EXERCISE 1 =
Return the part of the forum answer on plotting with PHP and JavaScript that opens with the words containing "PHP cannot create" and closes with "on page load.", copied without any change.

---+---

PHP cannot create the javascript plot and send it downstream to the client, but you don't have to make an actual AJAX call after the page is loaded either. Simple javascript once the page loads will suffice. If you retrieve the data you need at the PHP level, you can then make it available to javascript in the HTML received by the client. The steps to make this happen:
First, use PHP to retrieve the data you need from the MySQL database.
Then, output the plot data you retrieved using PHP inside a javascript
code block as part of the HTML that PHP sends to the client.
Execute the javascript with the data seeded by PHP on page load.
So, a simplified example:
<?php
// Retrieve plot data from mysql
$q = '...';
$r = mysql_query($q);
$plot_row1 = array();
$plot_row2 = array();
$plot_row3 = array();
while ($row = mysql_fetch_array($r)) {
// append values to $plot_row1, $plot_row2 and $plot_row3 arrays
}
$my_page_title = 'My first PHP/JS Combo Foray';
?>
<html>
<head>
<script type="text/javascript" src="/scripts/jquery-1.5.2.min.js"></script>
<script type="text/javascript" src="/scripts/my_plotter.js"></script>
</head>
<body>
<h1><?php echo $my_page_title; ?></h1>
<div id="chartdiv">
Hold on, javascript is loading the plot ...
</div>
</body>
</html>
<script type="text/javascript">
$(document).ready(function() {
// we're combining the php array elements into a comma separated list
// so that when the code is output javascript thinks it's an array.
// if the $plot_row1 = array(1, 2, 3) then we'd get this:
//
// row1 = [1, 2, 3];
//
// if you needed quotes around the imploded php array values (if they
// are strings where javascript is concerned) you could do this instead:
//
// row1 = ["<?php echo substr(implode('","', $plot_row1), 0, -2); ?>"];
row1 = [ <?php echo rtrim(implode(',', $plot_row1), ','); ?> ];
row2 = [ <?php echo rtrim(implode(',', $plot_row2), ','); ?> ];
row3 = [ <?php echo rtrim(implode(',', $plot_row3), ','); ?> ];
// call your js function that creates the plot
showBrittleness(row1,row2,row3);
// add whatever js code you need to append the plot to $('#chartdiv')
}
</script>
UPDATE
According to a cursory examination of the jqplot docs, if you edit line 12 of the javascript you link from this:
var plot1 = $.jqplot('chart1', [s1, s2], {
To this:
var plot1 = $.jqplot('chartdiv', [s1, s2], {
Your function should render the plot in the 'chartdiv' id element. It seems the first argument to the $.jqplot function is the element in which to create it ...

---+---

EXERCISE 2 =
In the records, swap "spacing" for "distance" within the part that opens with the line containing "What is the" and runs through the end of the records. Give back only that part with everything else unchanged, and leave out the pictures.

Spatial data with pictures:
---+---

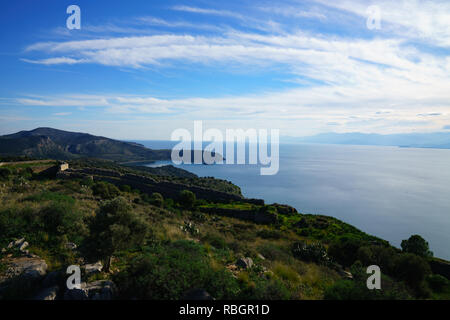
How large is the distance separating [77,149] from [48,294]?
168782mm

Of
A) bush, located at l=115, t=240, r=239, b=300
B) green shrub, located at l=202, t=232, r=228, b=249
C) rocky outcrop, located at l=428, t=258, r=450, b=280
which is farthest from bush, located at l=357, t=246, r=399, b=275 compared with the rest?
bush, located at l=115, t=240, r=239, b=300

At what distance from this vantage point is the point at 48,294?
4344mm

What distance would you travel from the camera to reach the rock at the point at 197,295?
14.1 ft

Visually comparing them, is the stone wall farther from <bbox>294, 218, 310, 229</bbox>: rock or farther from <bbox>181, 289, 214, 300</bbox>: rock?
<bbox>181, 289, 214, 300</bbox>: rock

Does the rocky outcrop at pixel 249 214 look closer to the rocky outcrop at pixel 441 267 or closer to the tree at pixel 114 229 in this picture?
the rocky outcrop at pixel 441 267

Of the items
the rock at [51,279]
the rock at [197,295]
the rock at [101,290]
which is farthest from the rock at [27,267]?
the rock at [197,295]

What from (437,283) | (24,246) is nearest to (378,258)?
(437,283)

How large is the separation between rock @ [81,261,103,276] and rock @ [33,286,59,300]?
0.81m

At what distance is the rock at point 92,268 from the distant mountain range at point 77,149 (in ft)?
406

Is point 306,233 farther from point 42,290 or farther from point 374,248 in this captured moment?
point 42,290

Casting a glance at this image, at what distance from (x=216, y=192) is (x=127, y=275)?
2761cm

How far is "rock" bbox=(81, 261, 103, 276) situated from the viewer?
539 centimetres

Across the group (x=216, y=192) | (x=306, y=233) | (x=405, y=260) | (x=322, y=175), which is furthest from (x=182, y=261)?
(x=322, y=175)

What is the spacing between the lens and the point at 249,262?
7363 mm
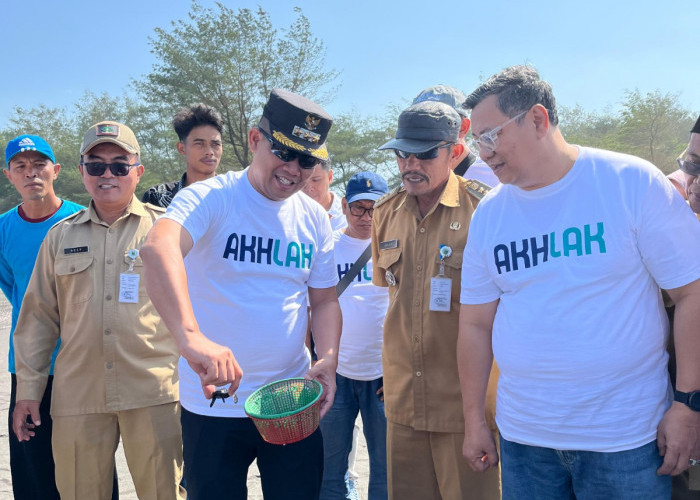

---+---

WRITTEN SOLUTION 1 =
PHP cannot create the javascript plot and send it downstream to the client, but you don't have to make an actual AJAX call after the page is loaded either. Simple javascript once the page loads will suffice. If you retrieve the data you need at the PHP level, you can then make it available to javascript in the HTML received by the client. The steps to make this happen:
First, use PHP to retrieve the data you need from the MySQL database.
Then, output the plot data you retrieved using PHP inside a javascript
code block as part of the HTML that PHP sends to the client.
Execute the javascript with the data seeded by PHP on page load.

WRITTEN SOLUTION 2 =
What is the distance between the lens and the point at 249,262?
7363 mm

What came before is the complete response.